En los mercados y pescaderías de Andalucía se pueden encontrar numerosas especies, tanto de captura como de acuicultura. Aunque cada pescado presenta características propias, hay señales generales que permiten valorar su estado sin necesidad de conocimientos especializados.
Qué comprobar en el mostrador
Los ojos deben presentar un aspecto brillante, transparente y ligeramente prominente. Cuando aparecen hundidos, opacos o con una tonalidad blanquecina, pueden indicar que el pescado lleva más tiempo expuesto.
La piel también debe conservar un color vivo y una apariencia húmeda, mientras que las escamas tienen que estar bien adheridas. En algunas especies es normal que la piel sea más oscura, clara o moteada, por lo que lo importante es que mantenga su aspecto natural y no se vea reseca.
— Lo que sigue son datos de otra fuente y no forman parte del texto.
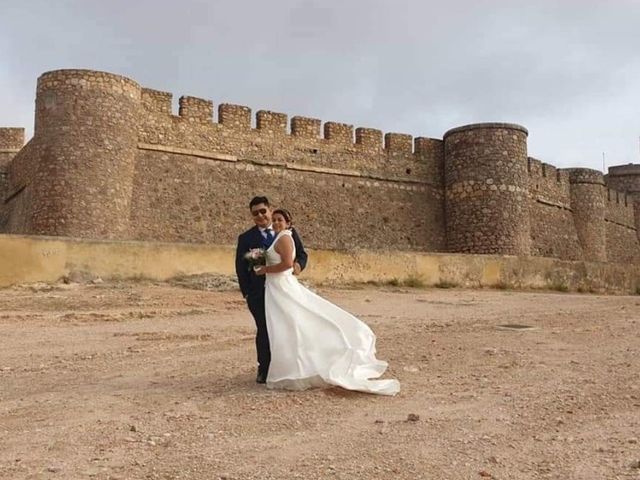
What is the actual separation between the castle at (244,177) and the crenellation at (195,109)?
31 millimetres

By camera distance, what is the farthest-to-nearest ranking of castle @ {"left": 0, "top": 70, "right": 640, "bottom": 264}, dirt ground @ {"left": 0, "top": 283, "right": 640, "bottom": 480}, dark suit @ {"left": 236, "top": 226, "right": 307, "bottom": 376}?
castle @ {"left": 0, "top": 70, "right": 640, "bottom": 264} → dark suit @ {"left": 236, "top": 226, "right": 307, "bottom": 376} → dirt ground @ {"left": 0, "top": 283, "right": 640, "bottom": 480}

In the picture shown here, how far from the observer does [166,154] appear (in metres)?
16.1

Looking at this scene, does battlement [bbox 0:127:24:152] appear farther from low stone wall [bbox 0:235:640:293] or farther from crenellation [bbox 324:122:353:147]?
low stone wall [bbox 0:235:640:293]

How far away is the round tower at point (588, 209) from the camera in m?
25.0

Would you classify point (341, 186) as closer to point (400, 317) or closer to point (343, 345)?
point (400, 317)

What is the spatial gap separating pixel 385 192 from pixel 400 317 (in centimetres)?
1163

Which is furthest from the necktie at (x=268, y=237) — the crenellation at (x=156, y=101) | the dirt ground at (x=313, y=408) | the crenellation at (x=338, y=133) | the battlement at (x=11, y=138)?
the battlement at (x=11, y=138)

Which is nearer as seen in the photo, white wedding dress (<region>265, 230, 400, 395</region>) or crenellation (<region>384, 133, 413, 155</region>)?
white wedding dress (<region>265, 230, 400, 395</region>)

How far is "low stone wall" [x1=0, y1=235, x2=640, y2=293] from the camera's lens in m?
9.23

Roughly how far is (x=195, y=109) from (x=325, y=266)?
23.5 feet

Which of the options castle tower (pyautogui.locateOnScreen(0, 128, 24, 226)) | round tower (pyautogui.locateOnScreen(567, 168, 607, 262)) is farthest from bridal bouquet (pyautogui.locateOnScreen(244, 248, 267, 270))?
round tower (pyautogui.locateOnScreen(567, 168, 607, 262))

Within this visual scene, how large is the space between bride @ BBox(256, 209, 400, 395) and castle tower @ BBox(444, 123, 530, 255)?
51.2ft

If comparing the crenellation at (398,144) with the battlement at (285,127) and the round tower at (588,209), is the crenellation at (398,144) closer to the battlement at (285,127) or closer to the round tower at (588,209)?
the battlement at (285,127)

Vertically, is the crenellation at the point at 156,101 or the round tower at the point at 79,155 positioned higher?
the crenellation at the point at 156,101
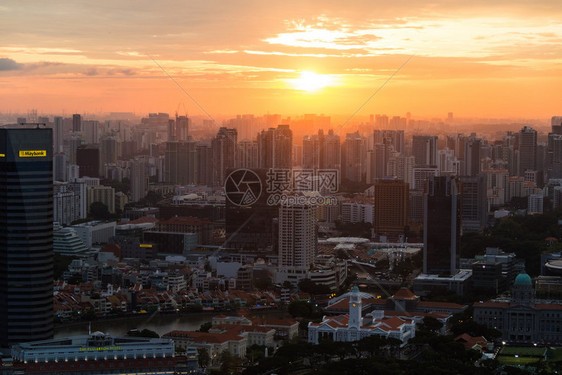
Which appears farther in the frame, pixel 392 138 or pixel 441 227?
pixel 392 138

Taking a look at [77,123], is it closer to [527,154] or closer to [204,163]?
[204,163]

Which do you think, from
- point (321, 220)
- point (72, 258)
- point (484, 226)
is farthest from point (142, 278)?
point (484, 226)

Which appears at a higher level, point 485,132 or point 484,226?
point 485,132

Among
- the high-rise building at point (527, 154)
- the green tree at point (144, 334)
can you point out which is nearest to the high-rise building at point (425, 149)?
the high-rise building at point (527, 154)

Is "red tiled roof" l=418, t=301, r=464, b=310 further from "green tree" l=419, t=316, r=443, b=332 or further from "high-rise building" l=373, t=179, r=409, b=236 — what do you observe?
"high-rise building" l=373, t=179, r=409, b=236

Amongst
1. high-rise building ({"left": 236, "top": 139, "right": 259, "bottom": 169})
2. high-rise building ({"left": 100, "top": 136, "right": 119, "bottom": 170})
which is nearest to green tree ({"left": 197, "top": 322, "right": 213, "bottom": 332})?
high-rise building ({"left": 236, "top": 139, "right": 259, "bottom": 169})

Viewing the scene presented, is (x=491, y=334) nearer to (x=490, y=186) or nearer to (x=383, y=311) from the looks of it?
(x=383, y=311)

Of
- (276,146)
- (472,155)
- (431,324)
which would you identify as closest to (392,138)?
(472,155)
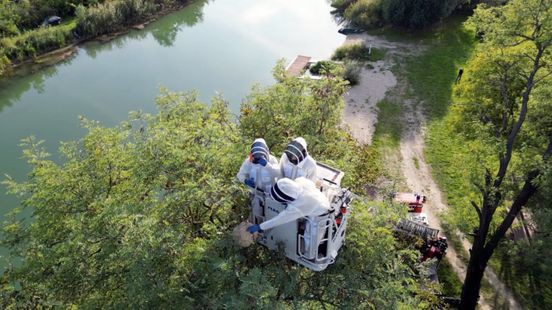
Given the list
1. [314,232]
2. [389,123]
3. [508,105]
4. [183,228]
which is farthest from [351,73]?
[314,232]

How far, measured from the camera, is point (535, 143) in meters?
13.5

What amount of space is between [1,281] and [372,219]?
10.2 m

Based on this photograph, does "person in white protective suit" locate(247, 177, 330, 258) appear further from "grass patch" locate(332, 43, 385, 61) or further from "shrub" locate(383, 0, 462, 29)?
"shrub" locate(383, 0, 462, 29)

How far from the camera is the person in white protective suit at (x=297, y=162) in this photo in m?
7.66

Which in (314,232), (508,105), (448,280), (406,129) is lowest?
(448,280)

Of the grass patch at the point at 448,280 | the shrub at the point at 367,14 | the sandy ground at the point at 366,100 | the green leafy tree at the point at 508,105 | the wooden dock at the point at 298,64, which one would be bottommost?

Las agallas son otro de los puntos que conviene observar cuando el pescado se ofrece entero. Su color debe ser rojizo o rosado, según la especie, y no presentar una tonalidad apagada o marrón. Además, no deberían desprender un olor desagradable.
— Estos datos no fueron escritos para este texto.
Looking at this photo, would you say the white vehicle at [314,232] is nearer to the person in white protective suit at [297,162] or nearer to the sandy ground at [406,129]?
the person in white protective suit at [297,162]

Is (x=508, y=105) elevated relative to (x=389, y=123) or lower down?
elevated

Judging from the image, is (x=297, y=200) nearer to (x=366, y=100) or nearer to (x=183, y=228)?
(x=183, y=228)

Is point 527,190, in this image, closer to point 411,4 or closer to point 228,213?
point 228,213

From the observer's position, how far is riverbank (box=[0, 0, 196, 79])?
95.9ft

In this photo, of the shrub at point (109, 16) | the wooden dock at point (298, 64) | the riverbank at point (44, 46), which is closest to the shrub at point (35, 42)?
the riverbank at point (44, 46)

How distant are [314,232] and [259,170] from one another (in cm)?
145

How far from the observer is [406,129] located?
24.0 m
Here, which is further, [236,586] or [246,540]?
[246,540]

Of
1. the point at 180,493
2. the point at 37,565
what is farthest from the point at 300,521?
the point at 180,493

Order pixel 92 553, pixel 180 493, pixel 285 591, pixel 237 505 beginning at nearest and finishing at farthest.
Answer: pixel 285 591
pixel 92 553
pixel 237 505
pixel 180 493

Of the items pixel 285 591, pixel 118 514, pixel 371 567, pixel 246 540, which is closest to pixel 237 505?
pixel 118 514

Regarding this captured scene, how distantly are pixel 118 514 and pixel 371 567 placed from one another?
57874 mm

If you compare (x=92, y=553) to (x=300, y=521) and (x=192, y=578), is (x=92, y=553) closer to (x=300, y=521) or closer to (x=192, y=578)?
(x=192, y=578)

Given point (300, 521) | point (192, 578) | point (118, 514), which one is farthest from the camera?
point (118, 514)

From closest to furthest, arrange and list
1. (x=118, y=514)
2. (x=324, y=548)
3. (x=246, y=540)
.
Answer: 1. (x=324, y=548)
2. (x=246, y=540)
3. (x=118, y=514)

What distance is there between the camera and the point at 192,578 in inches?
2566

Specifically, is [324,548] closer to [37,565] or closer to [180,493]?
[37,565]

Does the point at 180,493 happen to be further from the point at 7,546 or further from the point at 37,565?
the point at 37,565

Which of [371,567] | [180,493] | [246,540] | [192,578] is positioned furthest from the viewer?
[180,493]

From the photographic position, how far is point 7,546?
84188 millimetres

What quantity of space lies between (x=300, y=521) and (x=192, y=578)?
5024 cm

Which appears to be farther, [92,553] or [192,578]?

“La frescura se aprecia mejor por el conjunto de varias señales que por un único detalle.”
El olor debe recordar al mar o al agua limpia, sin aromas intensos, agrios o similares al amoniaco. Un olor fuerte no se corrige con la cocción y es motivo suficiente para escoger otra pieza.
La firmeza y la presentación de la pieza
Al presionar ligeramente la carne, esta debe ofrecer resistencia y recuperar su forma. Si queda hundida o presenta una textura blanda y separada, conviene valorar otra opción. En los filetes, la carne tiene que mantenerse compacta, sin exceso de líquido en la bandeja.
El pescado cortado puede ser más difícil de valorar que el entero, porque no siempre permite comprobar los ojos o las agallas. En ese caso, hay que fijarse en el brillo de la carne, la humedad controlada y la ausencia de bordes secos o decolorados.
También es importante observar la limpieza del mostrador, la separación entre productos y el mantenimiento del hielo o de la refrigeración. Estos elementos no sustituyen la valoración del pescado, pero aportan información sobre cómo se conserva durante la venta.
Cómo llevarlo y conservarlo en casa
Después de la compra, lo recomendable es trasladar el pescado lo antes posible y mantenerlo refrigerado. Si no se va a cocinar el mismo día, debe guardarse tapado y separado de otros alimentos para evitar goteos y contaminaciones cruzadas.
Antes de cocinarlo, conviene retirar el envoltorio utilizado para el transporte y comprobar de nuevo su olor y su aspecto. Si se decide congelarlo, debe hacerse cuanto antes, utilizando un envase adecuado y evitando que quede expuesto al aire.
Elegir pescado fresco no depende solo de reconocer una especie o de buscar un determinado color. Una observación rápida de los ojos, la piel, las agallas, la textura y el olor permite tomar una decisión más segura y aprovechar mejor la compra.